One of Google’s first hardware products was its search appliance, a custom-built server that allowed businesses to bring Google’s search tools to the data behind their firewalls. That appliance is no more, but Google today announced the spiritual successor to it with an update to Cloud Search. Until today, Cloud Search only indexed G Suite data. Now, it can pull in data from a variety of third-party services that can run on-premise or in the cloud, making the tool far more useful for large businesses that want to make all of their data searchable by their employees.

“We are essentially taking all of Google expertise in search and are applying it to your enterprise content,” Google said.

One of the launch customers for this new service is Whirlpool, which built its own search portal and indexed more than 12 million documents from more than a dozen services using this new service.

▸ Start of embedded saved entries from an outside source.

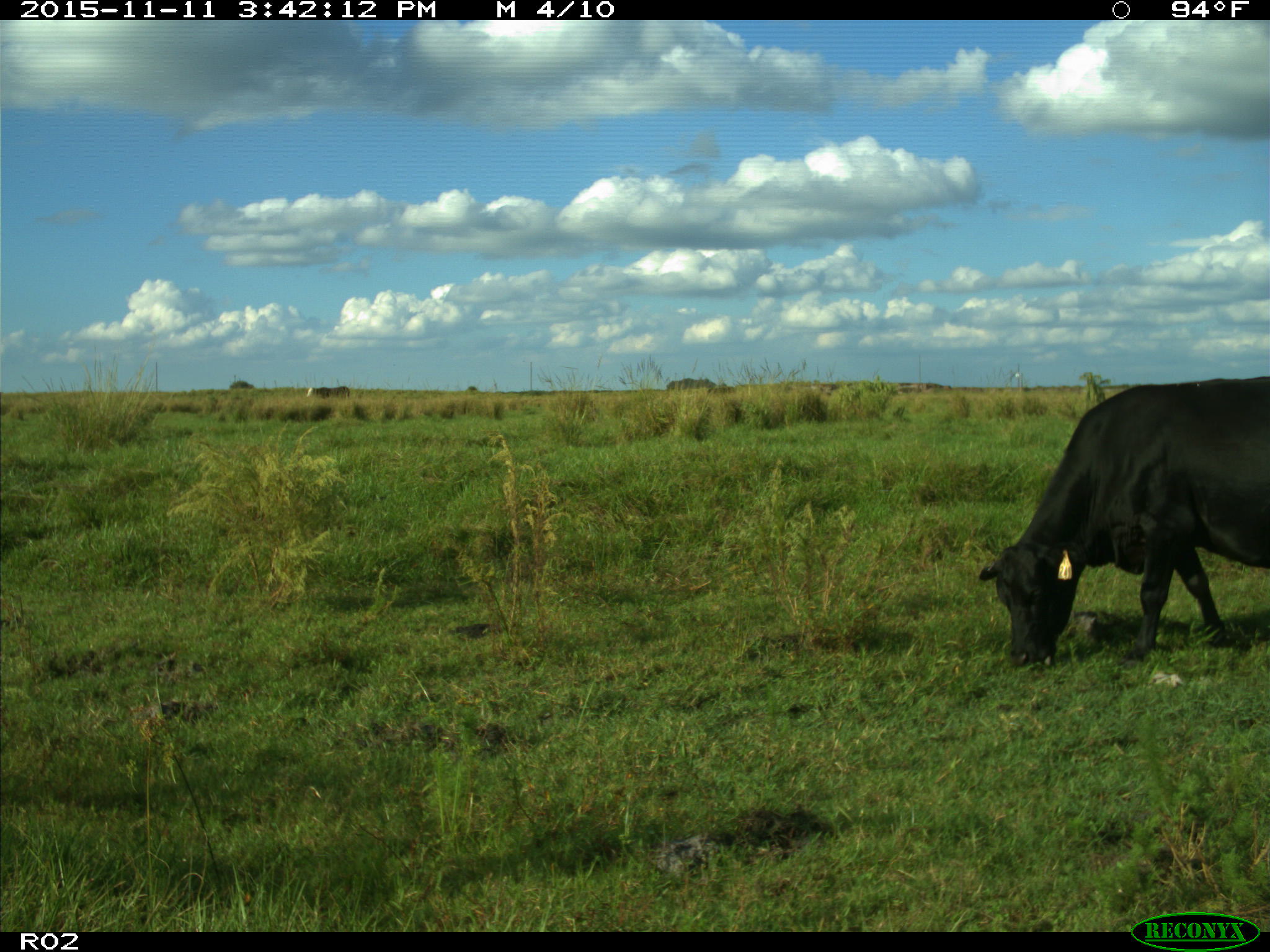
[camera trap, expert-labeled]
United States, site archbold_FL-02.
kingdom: Animalia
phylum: Chordata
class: Mammalia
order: Artiodactyla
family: Bovidae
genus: Bos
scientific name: Bos taurus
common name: domestic cow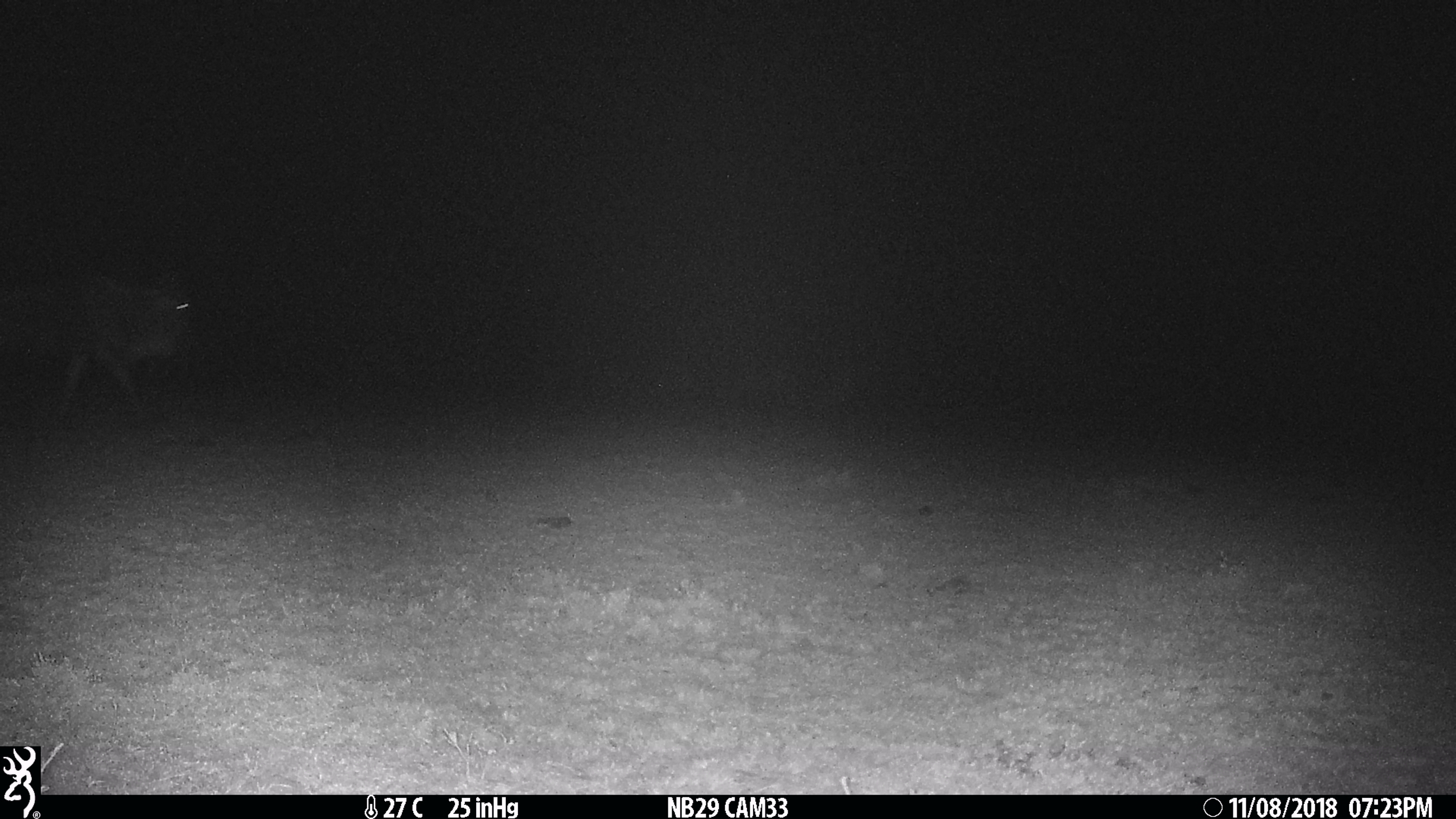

“This is about giving employees access to all the information from across the enterprise, even if it’s traditionally siloed data, whether that’s in a database or a legacy productivity tool and make all of that available in a single index,” Google explained.

To enable this functionality, Google is making a number of software adapters available that will bridge the gap between these third-party services and Cloud Search. Over time, Google wants to add support for more services and bring this cloud-based technology on par with what its search appliance was once capable of.

The service is now rolling out to a select number of users. Over time, it’ll become available to both G Suite users and as a standalone version.